━━ Fragmento proporcionado

Algunos sonidos disparan la serotonina de forma automática. Te hablo, por ejemplo, del crack metálico de una anilla al levantarse, el siseo del gas escapando y el burbujeo sobre el hielo. Pura efervescencia que, seguro, te lleva a rincones de tu vida a los que te apetece volver. ¿Y si te digo que esa sensación, ahora, se puede aplicar directamente sobre la piel? No, no es una locura más de esas que aparecen a menudo por aquí. Es lo que ha logrado la marca brasileña Bruna Tavares al aliarse con – of course – Coca- Cola (que sigue innovando en su relación con otras marcas y formatos). Lejos del merchandising perezoso que se limita a estampar un logo rojo sobre un neceser genérico (por decir algo), esta colección es un ejercicio de traducción sensorial brillante. Con «Refresh Yourself«, la belleza deja de ser una rutina estática para convertirse en un sorbo de cultura pop helada.
Me parece una locura (desde el punto de vista de la idea, I mean) cómo han hackeado la iconografía del refresco más famoso del mundo para convertirla en objetos de deseo con alma de charmcore. El diseño aquí es puramente táctil, el blush en barra replica la silueta de la lata clásica, mientras que los glosses y bálsamos juegan con texturas en relieve que simulan la condensación de una botella recién sacada de la nevera. Es – algo así como – un trampantojo cosmético irresistible. Incluso la máscara de pestañas abandona el negro riguroso para abrazar el marrón cola, y las paletas metálicas recuerdan a esas ediciones limitadas que solíamos coleccionar en las estanterías, solo que ahora reclaman su sitio en el tocador.

━━━━

[Tu objetivo]
Contesta según el texto sobre la colección de maquillaje:
(a) ¿Con qué marca se unió Bruna Tavares?
(b) ¿Qué forma imita el blush en barra?
(c) ¿De qué color es la máscara de pestañas?

━━ Datos proporcionados

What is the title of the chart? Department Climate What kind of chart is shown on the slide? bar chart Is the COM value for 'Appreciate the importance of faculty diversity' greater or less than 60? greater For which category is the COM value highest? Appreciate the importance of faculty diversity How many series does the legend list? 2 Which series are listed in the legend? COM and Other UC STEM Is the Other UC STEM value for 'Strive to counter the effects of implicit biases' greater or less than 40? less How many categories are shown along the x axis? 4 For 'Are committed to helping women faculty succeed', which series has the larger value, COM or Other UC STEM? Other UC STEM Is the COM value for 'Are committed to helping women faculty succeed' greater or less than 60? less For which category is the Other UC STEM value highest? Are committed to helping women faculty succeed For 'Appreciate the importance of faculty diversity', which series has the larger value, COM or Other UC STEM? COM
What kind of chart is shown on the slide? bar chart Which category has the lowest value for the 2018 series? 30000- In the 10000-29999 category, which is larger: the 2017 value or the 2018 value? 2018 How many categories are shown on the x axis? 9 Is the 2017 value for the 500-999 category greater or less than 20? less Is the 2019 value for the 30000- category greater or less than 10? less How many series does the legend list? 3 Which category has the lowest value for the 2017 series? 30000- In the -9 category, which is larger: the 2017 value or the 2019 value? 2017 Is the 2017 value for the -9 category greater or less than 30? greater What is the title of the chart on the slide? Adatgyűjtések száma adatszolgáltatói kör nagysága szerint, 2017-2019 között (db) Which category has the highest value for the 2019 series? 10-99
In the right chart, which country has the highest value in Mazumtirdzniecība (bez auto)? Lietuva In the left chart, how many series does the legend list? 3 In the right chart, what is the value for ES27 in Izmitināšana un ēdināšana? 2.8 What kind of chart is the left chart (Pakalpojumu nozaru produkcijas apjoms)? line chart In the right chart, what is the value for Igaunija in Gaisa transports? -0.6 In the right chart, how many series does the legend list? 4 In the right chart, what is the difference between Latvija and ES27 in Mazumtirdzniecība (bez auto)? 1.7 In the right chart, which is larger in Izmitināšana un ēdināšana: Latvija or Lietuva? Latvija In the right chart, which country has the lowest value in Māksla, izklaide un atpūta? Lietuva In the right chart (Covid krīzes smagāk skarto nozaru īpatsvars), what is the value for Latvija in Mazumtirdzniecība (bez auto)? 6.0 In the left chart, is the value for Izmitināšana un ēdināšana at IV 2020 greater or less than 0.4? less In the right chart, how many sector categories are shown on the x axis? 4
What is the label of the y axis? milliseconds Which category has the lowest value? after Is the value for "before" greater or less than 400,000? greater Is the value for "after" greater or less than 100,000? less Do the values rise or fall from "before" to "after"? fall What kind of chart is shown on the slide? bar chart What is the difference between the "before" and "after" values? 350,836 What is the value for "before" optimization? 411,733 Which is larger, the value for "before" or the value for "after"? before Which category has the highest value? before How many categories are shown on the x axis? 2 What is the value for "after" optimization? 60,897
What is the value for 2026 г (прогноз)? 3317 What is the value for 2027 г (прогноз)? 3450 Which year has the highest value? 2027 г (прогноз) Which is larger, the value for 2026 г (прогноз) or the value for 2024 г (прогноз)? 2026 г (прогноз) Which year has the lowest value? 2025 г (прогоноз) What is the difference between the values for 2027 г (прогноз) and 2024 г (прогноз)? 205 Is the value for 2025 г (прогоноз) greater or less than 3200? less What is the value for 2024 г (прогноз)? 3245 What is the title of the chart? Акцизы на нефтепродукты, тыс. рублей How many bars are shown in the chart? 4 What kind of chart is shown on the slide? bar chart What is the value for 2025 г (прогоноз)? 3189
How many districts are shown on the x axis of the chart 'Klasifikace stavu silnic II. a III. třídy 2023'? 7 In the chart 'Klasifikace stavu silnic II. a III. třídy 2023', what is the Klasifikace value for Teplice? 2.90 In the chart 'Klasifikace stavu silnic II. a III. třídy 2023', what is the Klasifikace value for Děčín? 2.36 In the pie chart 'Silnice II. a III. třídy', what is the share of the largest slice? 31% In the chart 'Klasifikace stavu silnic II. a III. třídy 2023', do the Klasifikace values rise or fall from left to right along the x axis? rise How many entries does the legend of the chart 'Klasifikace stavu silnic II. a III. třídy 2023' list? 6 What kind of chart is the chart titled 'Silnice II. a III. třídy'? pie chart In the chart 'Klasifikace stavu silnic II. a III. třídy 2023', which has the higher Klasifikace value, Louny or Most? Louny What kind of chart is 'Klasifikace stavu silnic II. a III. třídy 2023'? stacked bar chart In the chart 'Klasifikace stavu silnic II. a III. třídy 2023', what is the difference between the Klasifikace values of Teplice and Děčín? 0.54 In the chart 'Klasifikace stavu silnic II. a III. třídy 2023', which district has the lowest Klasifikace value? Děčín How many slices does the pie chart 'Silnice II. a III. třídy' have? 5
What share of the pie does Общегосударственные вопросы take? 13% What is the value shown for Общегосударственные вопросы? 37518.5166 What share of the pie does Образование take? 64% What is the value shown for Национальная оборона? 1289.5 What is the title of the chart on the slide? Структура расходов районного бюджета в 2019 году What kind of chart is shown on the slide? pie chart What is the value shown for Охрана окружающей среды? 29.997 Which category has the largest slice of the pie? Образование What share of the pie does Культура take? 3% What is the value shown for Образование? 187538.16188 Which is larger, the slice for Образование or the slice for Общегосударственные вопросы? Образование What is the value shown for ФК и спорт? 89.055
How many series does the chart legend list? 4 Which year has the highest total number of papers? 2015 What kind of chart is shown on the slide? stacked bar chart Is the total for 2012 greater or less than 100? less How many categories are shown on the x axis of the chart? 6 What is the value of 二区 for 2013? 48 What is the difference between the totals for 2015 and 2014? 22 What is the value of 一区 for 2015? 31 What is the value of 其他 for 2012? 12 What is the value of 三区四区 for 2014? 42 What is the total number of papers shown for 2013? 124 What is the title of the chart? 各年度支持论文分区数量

━━━━

[Respuesta al ejercicio]
(a) Con Coca-Cola.
(b) La silueta de la lata clásica.
(c) Marrón cola.